The “human ecology” and the family are important to Pope Francis’ vision.

He rejects those who would pit environmental concerns against human needs. He criticizes “cultural relativism” and “an obsession with denying any pre-eminence to the human person; more zeal is shown in protecting other species than in defending the dignity which all human beings share in equal measure.”

He has strong words to condemn those who propose birth control and abortion as solutions to environmental problems.

International policies that promote population control only serve to reinforce economic injustice and environmental degradation, he writes:

“To blame population growth instead of extreme and selective consumerism on the part of some is … an attempt to legitimize the present model of distribution, where a minority believes that it has the right to consume in a way which can never be universalized, since the planet could not even contain the waste products of such consumption.”

On abortion he writes: “Since everything is interrelated … how can we genuinely teach the importance of concern for other vulnerable beings, however troublesome or inconvenient they may be, if we fail to protect a human embryo, even when its presence is uncomfortable and creates difficulties?”

Again and again, the pope returns to what has become a key theme in his pontificate — the need to restore our sense of responsibility for others:

“We must regain the conviction that we need one another, that we have a shared responsibility for others and the world, and that being good and decent are worth it,” he insists.

As an antidote to consumer lifestyles and the culture of waste, Pope Francis proposes Christian spirituality. Our faith, he says leads to a lifestyle — “an attitude of the heart”  — that is marked by moderation, humility and gratitude; that finds happiness in the little things in life and “accepts each moment as a gift from God to be lived to the full.”

Pope Francis proposes the example of the saints. Not only St. Francis, his namesake and the inspiration for his new letter, but also St. Thérèse of Lisieux and her “little way of love — not to miss out on a kind word, a smile or any small gesture which sows peace and friendship.”

The pope appeals to all of us to return — as individuals and families — to the practice of giving thanks to God before and after every meal.

“That moment of blessing, however brief, reminds us of our dependence on God for life; it strengthens our feeling of gratitude for the gifts of creation; it acknowledges those who by their labors provide us with these goods; and it reaffirms our solidarity with those in greatest need,” he writes.
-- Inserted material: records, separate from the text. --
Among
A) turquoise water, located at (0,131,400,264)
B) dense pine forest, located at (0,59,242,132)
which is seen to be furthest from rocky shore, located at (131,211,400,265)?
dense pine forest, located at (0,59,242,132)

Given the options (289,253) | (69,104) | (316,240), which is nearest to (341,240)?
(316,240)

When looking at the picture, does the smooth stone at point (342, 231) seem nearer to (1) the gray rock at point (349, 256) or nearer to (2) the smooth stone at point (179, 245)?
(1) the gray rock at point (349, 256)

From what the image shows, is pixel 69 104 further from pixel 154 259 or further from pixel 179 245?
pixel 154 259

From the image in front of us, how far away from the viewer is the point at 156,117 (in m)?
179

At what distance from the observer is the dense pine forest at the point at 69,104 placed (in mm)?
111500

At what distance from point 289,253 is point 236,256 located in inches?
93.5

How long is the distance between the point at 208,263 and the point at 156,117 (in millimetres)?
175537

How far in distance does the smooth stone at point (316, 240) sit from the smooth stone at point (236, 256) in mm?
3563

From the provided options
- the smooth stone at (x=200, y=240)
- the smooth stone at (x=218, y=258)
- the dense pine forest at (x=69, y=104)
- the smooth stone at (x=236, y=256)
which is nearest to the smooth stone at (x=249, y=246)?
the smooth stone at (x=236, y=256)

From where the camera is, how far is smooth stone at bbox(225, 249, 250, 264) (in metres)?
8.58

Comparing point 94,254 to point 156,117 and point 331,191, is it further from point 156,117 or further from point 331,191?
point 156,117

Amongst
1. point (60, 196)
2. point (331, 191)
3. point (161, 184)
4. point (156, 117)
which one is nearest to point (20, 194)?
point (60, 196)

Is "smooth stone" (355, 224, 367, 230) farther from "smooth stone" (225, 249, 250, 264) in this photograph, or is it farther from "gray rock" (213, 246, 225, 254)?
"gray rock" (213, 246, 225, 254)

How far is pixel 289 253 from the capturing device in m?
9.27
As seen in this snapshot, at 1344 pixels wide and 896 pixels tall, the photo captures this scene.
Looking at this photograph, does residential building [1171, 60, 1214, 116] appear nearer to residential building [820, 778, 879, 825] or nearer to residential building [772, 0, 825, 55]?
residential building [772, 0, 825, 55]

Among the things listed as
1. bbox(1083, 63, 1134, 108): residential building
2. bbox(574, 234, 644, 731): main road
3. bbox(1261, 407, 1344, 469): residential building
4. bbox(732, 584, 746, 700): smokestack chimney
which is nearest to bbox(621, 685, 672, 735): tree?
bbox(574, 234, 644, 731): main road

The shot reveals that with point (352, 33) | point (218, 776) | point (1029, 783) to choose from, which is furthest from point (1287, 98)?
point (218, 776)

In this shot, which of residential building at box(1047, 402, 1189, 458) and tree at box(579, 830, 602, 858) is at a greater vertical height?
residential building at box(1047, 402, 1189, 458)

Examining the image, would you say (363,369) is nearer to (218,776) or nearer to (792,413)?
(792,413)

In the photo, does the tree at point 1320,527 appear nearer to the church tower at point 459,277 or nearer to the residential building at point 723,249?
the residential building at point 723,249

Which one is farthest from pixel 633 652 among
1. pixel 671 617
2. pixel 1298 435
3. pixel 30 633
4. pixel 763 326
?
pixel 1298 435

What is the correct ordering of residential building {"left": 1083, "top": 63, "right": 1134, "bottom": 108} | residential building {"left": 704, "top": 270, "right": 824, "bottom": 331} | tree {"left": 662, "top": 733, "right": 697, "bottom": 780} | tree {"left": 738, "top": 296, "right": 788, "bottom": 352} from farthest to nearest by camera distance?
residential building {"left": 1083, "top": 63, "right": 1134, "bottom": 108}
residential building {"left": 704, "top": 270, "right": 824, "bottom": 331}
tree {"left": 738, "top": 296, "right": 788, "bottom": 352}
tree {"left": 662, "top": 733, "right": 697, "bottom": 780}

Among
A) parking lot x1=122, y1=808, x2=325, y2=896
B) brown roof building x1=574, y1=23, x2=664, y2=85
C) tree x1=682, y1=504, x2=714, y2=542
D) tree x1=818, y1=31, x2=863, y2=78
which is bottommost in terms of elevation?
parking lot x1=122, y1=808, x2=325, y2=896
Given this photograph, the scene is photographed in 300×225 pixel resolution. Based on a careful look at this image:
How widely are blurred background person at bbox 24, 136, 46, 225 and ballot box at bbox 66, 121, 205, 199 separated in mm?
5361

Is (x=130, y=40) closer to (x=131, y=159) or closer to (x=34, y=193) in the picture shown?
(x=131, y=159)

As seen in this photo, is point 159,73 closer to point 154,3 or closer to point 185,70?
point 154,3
The pope closes his letter with a beautiful reflection on the sacraments as the gateway to rediscovering a new relationship with creation and the elements of the natural world.

“It is in the Eucharist that all that has been created finds its greatest exaltation,” he writes. “Grace, which tends to manifest itself tangibly, found unsurpassable expression when God himself became man and gave himself as food for his creatures. The Lord, in the culmination of the mystery of the Incarnation, chose to reach our intimate depths through a fragment of matter. He comes not from above, but from within, he comes that we might find him in this world of ours.”

There is much more to say about Laudato Si’. I hope to continue this reflection next week in my column.

So let us pray for one another this week.

And let us ask Mary, the Queen of all Creation, to help us to discover the living God in the gifts of his creation, and to serve him above all in the person of the poor and the vulnerable.